A behavior-based planning algorithm for tracking of deep-sea hydrothermal buoyant plumes with autonomous underwater vehicles

Deep-sea hydrothermal plume tracing capability is important for autonomous underwater vehicles (AUVs) to efficiently perform hydrothermal vents prospecting missions. This paper addresses the hydrothermal buoyant plume tracing problem. Based on the nature of hydrothermal plumes, a moth-inspired strategy for the tracking of hydrothermal buoyant plumes in three dimensions is investigated. And a behavior-based planning algorithm that implements the strategy is designed, which consists of three behaviors, tracking, reacquiring, and declaring. The tracking behavior is to navigate an AUV to move toward the sea bottom when the plume is detected. The reacquiring behavior maneuvers the AUV in two-dimensional horizontal plane to find the plume if the plume is lost during the tracking.

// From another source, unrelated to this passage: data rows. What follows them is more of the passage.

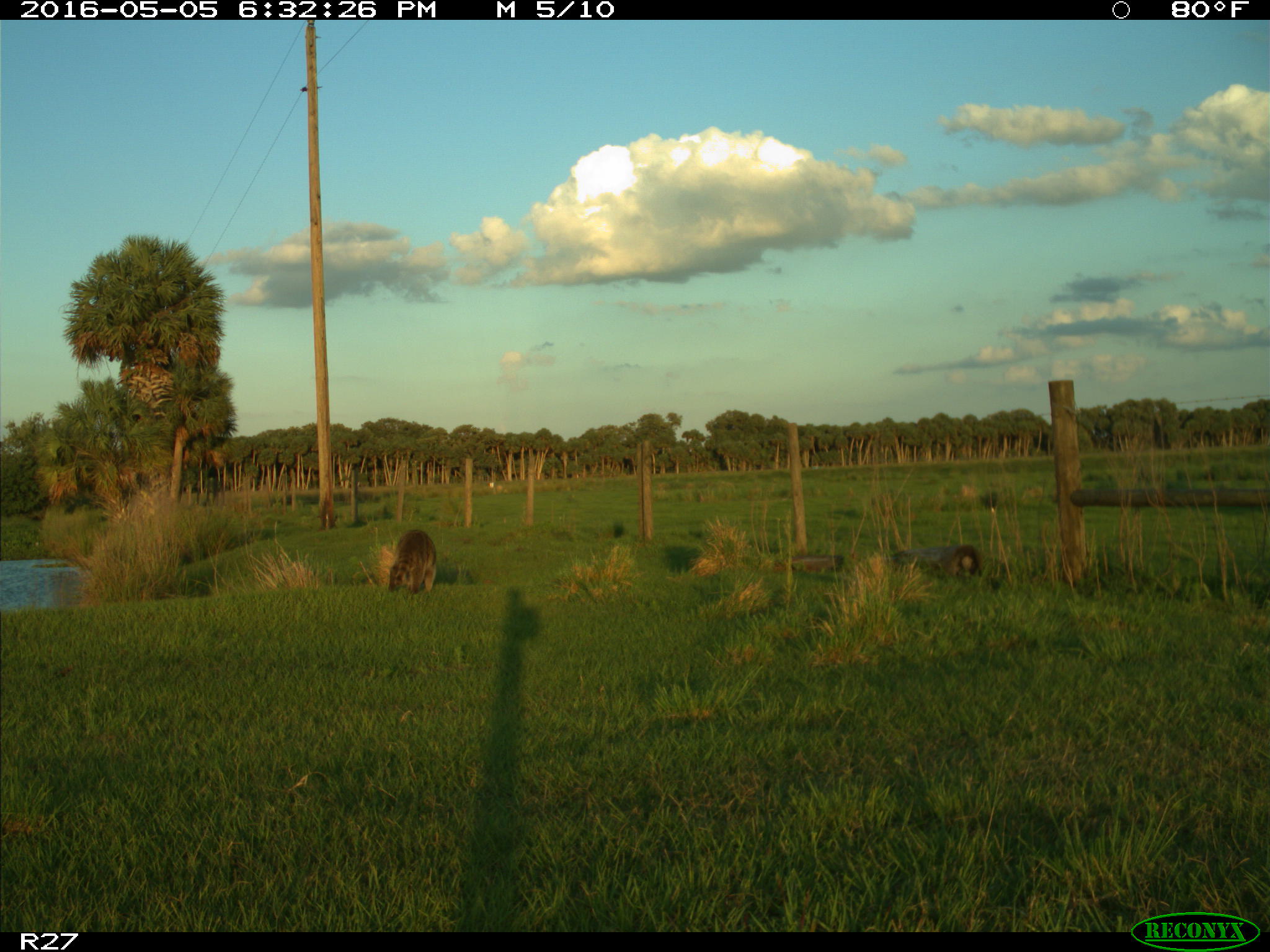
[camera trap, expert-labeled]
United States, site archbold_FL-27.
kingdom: Animalia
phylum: Chordata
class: Mammalia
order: Carnivora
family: Procyonidae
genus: Procyon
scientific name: Procyon lotor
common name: common raccoon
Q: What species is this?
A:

The declaring behavior is to estimate the vent´s location when the AUV has tracked the plume to the vent. In addition, a mapping behavior is designed to collect the buoyant plume data above the vent after the vent has been localized, with which the vent´s location could be accurately estimated and the adjacent vents could be found. The behavior-based planning algorithm is implemented on a developed simulation environment. The simulation results demonstrate that the presented algorithm is effective for navigating an AUV to track a hydrothermal buoyant plume in three dimensions to its vent and finally localize the vent accurately.